Radial propagation of geodesic acoustic modes

TL;DR

This paper introduces a robust method to estimate the radial group velocity of geodesic acoustic modes (GAMs) using energy flux ratios, verified by simulations and analytical calculations, with implications for understanding GAM activity in plasma experiments.

Contribution

It presents a new approach to estimate GAM group velocity via energy flux ratios, adaptable to complex physics and magnetic geometries, improving upon previous direct calculation methods.

Findings

The method is validated with gyrokinetic and two-fluid simulations.

GAM propagation influences the interpretation of experimental GAM activity.

The approach can incorporate additional physics like magnetic geometry.

Abstract

The GAM group velocity is estimated from the ratio of the radial free energy flux to the total free energy applying gyrokinetic and two-fluid theory.
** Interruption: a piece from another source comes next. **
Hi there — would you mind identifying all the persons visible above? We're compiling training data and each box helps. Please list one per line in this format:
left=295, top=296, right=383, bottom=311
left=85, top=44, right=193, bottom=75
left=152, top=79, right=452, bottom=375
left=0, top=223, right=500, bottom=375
This method is much more robust than approaches that calculate the group velocity directly and can be generalized to include additional physics, e.g. magnetic geometry. The results are verified with the gyrokinetic code GYRO [J. Candy and R. E. Waltz, J. Comp. Phys. 186, pp. 545-581 (2003)], the two-fluid code NLET [K. Hallatschek and A. Zeiler, Physics of Plasmas 7, pp. 2554-2564 (2000)], and analytical calculations. GAM propagation must be kept in mind when discussing the windows of GAM activity observed experimentally and the match between linear theory and experimental GAM frequencies.